Но Зина только отмахивалась. На что ей было глядеть из окна? На горы мусора? На край черного неприветливого леса? Так что никуда она не пошла и ссориться с новыми соседями не стала. Примерно через неделю после того, как бесчисленные мебельные фургоны привезли диваны, кресла, столы и стулья, в Зинину калитку постучали. Красивая дама в элегантном кожаном пальто улыбнулась и протянула Зине конверт.
– Извините, получилось, что новый дом отобрал у вашего весь солнечный свет. Ей-богу, это не моя вина, я ни разу не была на стройке, а управляющий ничего про вас не сказал. Пожалуйста, возьмите в качестве компенсации.
Зина вытерла руки о фартук и пробормотала:
– Глупости, солнца на всех хватит, а деньги я не приучена так брать, не побирушка, извините, коли грубо выразилась.
Дама мигом спрятала подаяние и спросила:
– Не хотите ко мне в домработницы пойти?
– Можно попробовать, – ответила Зина.
Вот так они и познакомились.
– Она мне доверяла, – вздыхала Зиночка, – но про себя ничегошеньки не рассказывала. Жила одна, ни мужа, ни детей, вообще никого, словно сирота убогая. Да и друзей особых не имела, никто сюда не ездил!
– Значит, никаких ее родственников вы не знаете?
– А их не было, – пояснила Зина, – во всяком случае, никого не видела.
– И Алешу с Надей вы до ее смерти не видели?
– Нет.
– Кто же хоронил Филимонову?
Зина вытащила из кармана довольно грязный носовой платок и принялась скатывать его в комочек.
– Так я и хоронила.
– А как же Алеша и Надя узнали о смерти Натальи?
– Она небось кончину почуяла, вызвала меня к себе, сунула бумажку и велела: позвони по этому номеру, когда помру, скажи, что Наталья Сергеевна велела известить о своей кончине нотариуса Бодрова.
– И ты позвонила.
Зина скрутила платок трубочкой.
– Позвонила. Назавтра он явился, – хмыкнула Зина, – но не один, а с парнем, наследником Алексеем Колпаковым. Только ошиблась я, видать…
И она примолкла.
– Говори, пожалуйста, – попросила я, – в чем ошиблась?
Зина вздохнула.
– Да уж несколько лет со дня ее смерти прошло, теперь и болтать можно. Видишь фотокарточку?

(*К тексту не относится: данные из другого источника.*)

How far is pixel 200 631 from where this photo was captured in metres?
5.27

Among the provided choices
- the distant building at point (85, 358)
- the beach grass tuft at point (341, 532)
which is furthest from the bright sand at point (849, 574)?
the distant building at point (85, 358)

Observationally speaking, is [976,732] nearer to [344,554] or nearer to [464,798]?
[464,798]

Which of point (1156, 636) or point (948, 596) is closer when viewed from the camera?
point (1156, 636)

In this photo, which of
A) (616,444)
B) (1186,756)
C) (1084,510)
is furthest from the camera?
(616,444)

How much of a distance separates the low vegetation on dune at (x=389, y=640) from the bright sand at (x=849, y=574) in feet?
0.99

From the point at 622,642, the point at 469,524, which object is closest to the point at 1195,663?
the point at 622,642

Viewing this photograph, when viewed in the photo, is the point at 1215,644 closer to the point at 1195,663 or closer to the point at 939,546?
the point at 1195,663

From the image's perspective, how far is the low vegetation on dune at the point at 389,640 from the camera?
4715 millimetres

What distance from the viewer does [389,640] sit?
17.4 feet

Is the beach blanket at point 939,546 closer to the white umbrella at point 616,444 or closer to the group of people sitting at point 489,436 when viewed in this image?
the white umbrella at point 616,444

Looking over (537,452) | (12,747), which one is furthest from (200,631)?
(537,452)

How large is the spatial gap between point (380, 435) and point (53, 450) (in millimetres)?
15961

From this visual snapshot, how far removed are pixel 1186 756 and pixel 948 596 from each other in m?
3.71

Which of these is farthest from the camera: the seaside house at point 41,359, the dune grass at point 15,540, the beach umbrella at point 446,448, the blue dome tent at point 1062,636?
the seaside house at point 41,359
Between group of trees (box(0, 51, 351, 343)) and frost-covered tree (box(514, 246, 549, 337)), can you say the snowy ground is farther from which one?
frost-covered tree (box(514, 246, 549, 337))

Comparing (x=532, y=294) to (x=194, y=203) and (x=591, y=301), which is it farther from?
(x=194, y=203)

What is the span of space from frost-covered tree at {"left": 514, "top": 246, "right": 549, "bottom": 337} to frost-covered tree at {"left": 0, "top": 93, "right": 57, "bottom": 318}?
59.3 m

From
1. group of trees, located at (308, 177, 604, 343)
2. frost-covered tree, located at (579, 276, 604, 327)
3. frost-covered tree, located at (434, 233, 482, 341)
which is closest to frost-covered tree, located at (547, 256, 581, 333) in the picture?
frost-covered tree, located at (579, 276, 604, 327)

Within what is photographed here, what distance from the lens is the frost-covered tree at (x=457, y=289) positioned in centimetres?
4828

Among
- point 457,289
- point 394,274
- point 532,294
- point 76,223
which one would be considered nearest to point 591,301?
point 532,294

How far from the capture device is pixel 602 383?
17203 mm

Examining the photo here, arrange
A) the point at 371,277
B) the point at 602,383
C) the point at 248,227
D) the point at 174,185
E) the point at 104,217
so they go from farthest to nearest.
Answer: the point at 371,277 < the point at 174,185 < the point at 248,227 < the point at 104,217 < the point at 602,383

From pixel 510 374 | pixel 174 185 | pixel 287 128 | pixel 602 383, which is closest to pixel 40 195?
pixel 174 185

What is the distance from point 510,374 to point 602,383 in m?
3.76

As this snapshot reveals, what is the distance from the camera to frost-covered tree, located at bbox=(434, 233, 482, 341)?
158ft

На прикроватной тумбочке в серебряной рамке стоял снимок молодого парня, настоящего красавца. Мне никогда особо не нравились смазливые мужские лица. Но этот молодой человек был хорош, как молодой бог. Черные волосы картинными кудрями обрамляли высокий лоб. Большие карие глаза, опушенные густыми, словно накрашенными ресницами, ласково смотрели куда-то вдаль, прямой нос с легкой горбинкой и пухлые, чувственные губы завершали портрет красавца.